CORTINA D’AM­PE­ZZO: The town of Cortina d’Ampezzo, one of Italy’s most famous ski resorts, is gearing up to co-host the 2026 Winter Olympics, marking a return of the Games to one of its traditional European venues for the first time in two decades.

As skiers enjoy the nearby Dolomites slopes and tourists stroll in the centre of the Alpine town, builders are working flat out to have the sliding centre ready for a March deadline when athletes are scheduled to test it for the first time.

Finishing the sliding centre, which will stage Olympic bob, skeleton and luge competitions, is one of the headaches facing local organisers who must also adapt to climate change that has meant natural snow is in short supply.

Cortina and Italy’s biggest northern city of Milan, more than 400 kilometres (250 miles) away, are the main hosts of the Feb 6-22 Games, with five other venues also being used before a closing ceremony in Verona.

Cortina Mayor Gianluca Lorenzi plays down any risk of losing the sliding events to Lake Placid in the US, a global hub for those sports, which has been surprisingly designated as a long-distance backup solution should things go wrong in Cortina.

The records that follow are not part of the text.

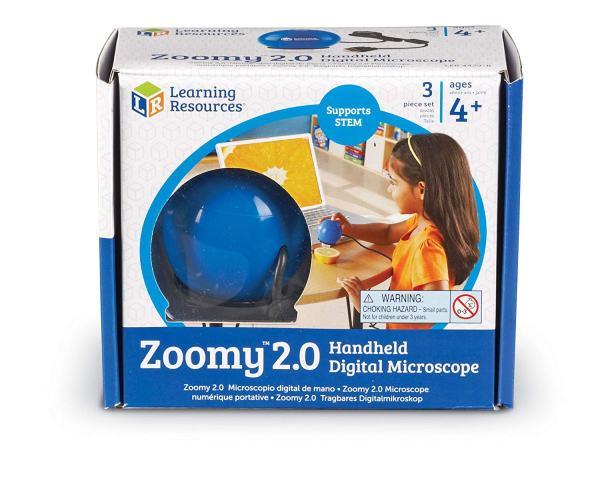 Microscop digital portabil Zoomy™ 2.0 8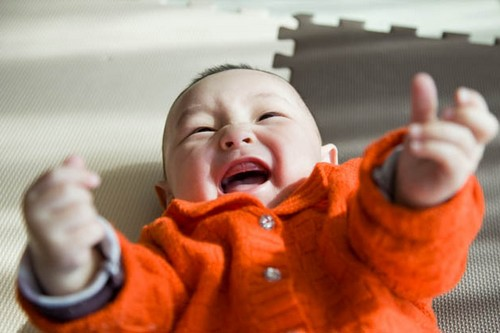 Baby Fellatio Baby Birth Rituals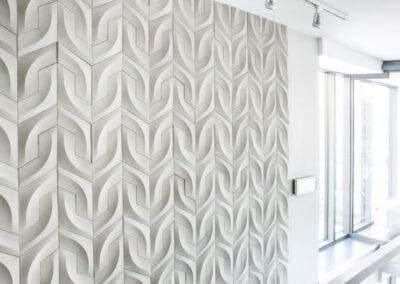 concrete wall tile rivall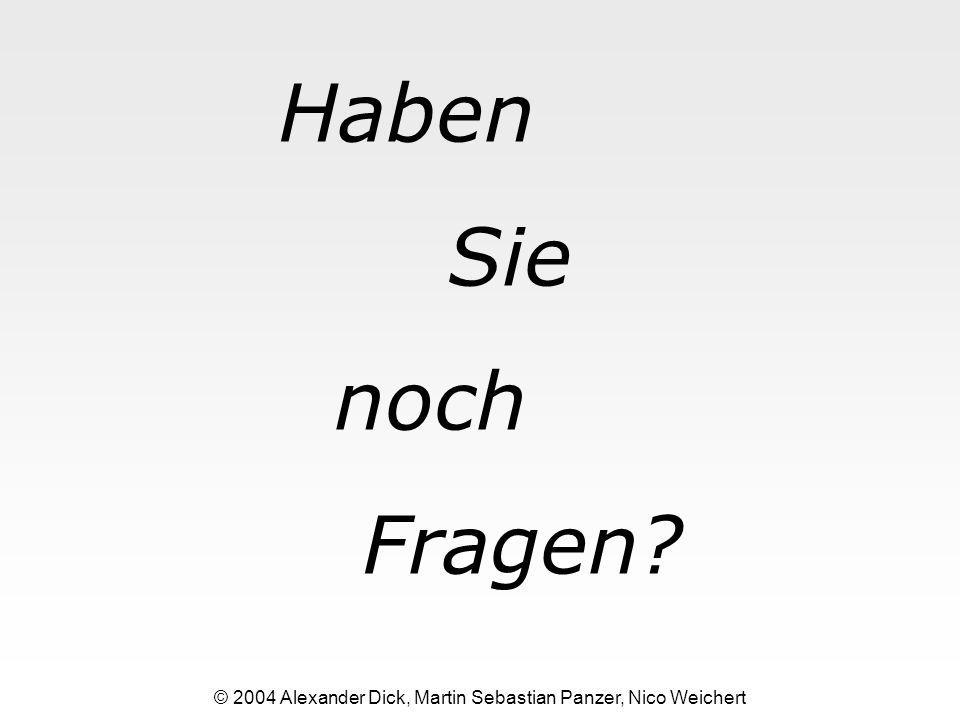 Haben Sie noch Fragen? © 2004 Alexander Dick, Martin Sebastian Panzer, Nico Weichert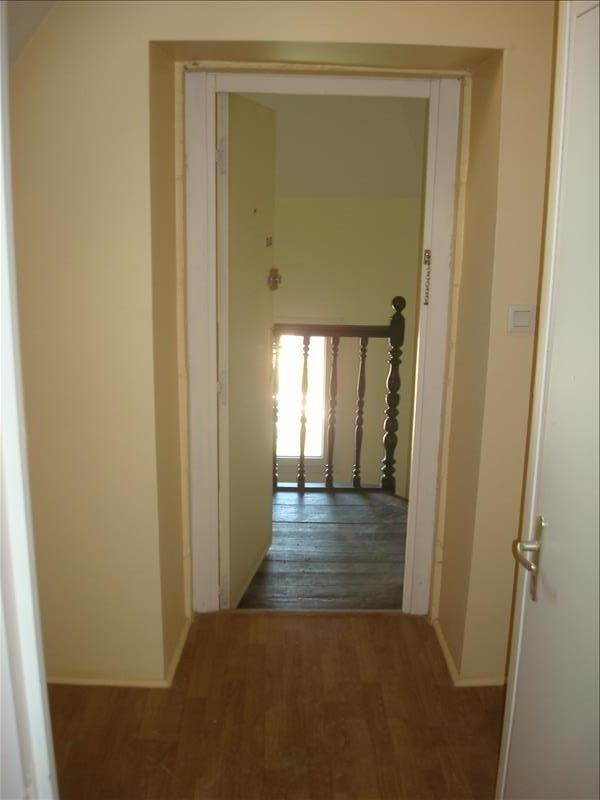Rental apartment Nevers 400€ CC - Picture 3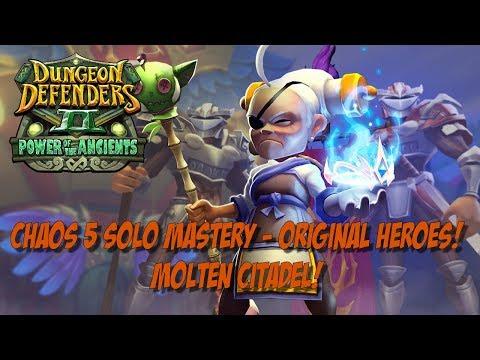 DD2 Solo Mastery Walk Through - Molten Citadel - OG Heroes Only!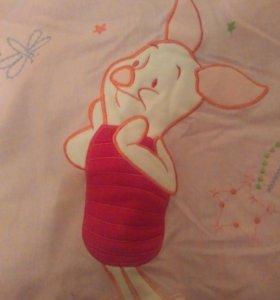 Бортики, одеяло, подушка, наволочка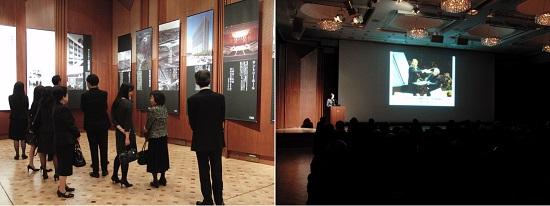 左:作品シートが展示された会場のブルーローズ/右:福本総支配人による「最近のサントリーホール」の紹介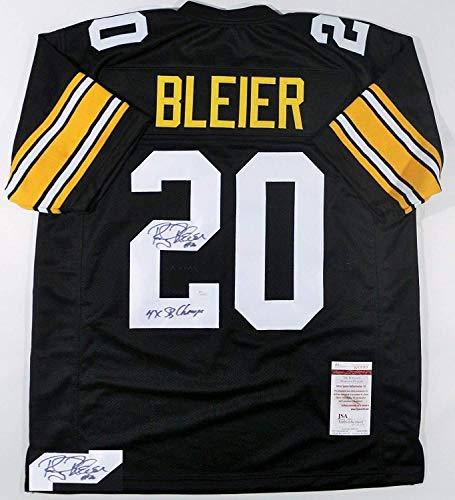 a434c9f1908 Rocky Bleier Signed Autographed '4x SB Champs' Pittsburgh Steelers Black  Football Jersey - JSA COA
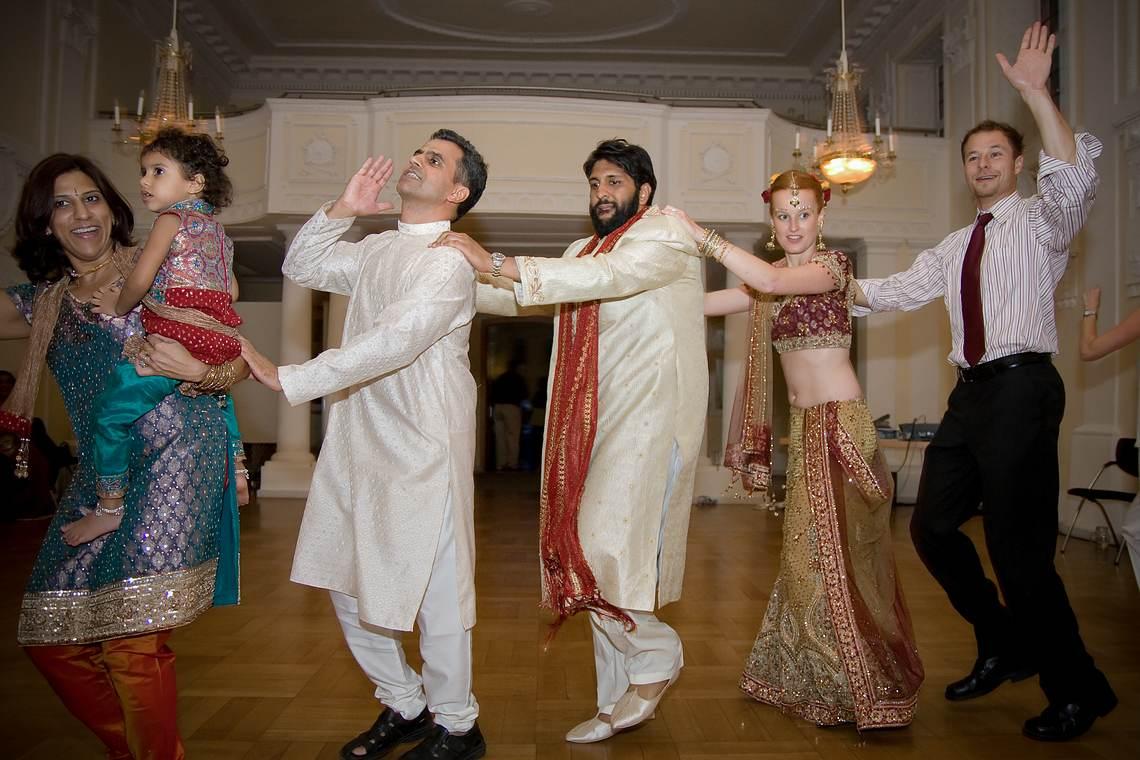 Deutsch Indische Hochzeit In Ansbach Tag Leben Zitate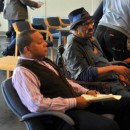 Wynton Marsalis (left) and Garth Fagan (right) in the rehearsal studio. Photo courtesy Garth Fagan Dance.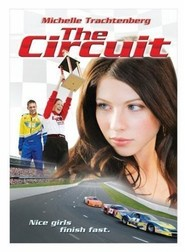 Another movie The Circuit of the director Peter Werner.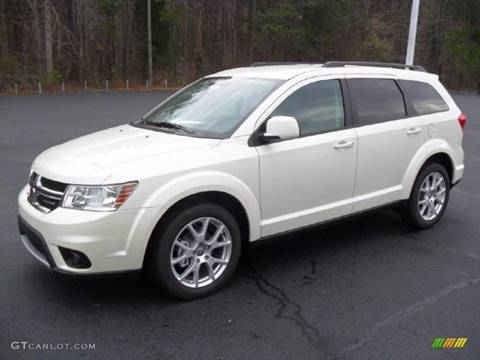 2012 Dodge Journey for sale at 1 Stop Auto Wholesale Outlet in Norfolk VA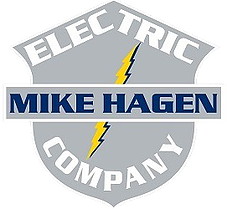 Unique Logo example for electrical contractor websites.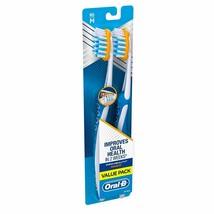 Oral-B Pro-Health Advanced Pro-Flex Toothbrush with Flexing Sides Medium... - $7.28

“There are backups for everything but..., as of today, a Plan B for the bob races does not exist anymore because it has been made clear the sliding centre is being built here,” said Lorenzi. “I am not worried... Technicians are telling us the centre is going to be ready.”

The International Olym­pic Committee echoed Lor­e­nzi’s remarks last week, reiterating that the track would be finished on time.

The IOC earlier suggested using existing venues in neighbouring Austria or Switzerland, but Italy’s northeastern Veneto region and the national government ultimately opted for a full rebuilding of Cortina’s Eugenio Monti track.

Named after an Italian bobsleigh racer who won two silver medals at the Winter Olympics held in Cortina in 1956, the revamped site has an estimated cost of 118 million euros ($123 million). That is part of a 3.4-billion-euro budget for the infrastructure linked to the Games.

Lorenzi is convinced that the choice to rebuild was right, arguing that Cortina has a tradition in bobsleigh and is home to one of Italy’s oldest bob clubs.

Critics argue that the revamped sliding venue risks being a white elephant given the limited number of elite competitors in sliding events and the high venue management costs.

“This centre has no future and we will be saddled with it,” said Marina Menardi, the leading activist of a local committee which campaigned against the project.

There is a worrying precedent. The sliding centre used when Italy hosted the Games in 2006 in the northwestern Turin region was abandoned a few years after the Olympics and is now expected to be dismantled.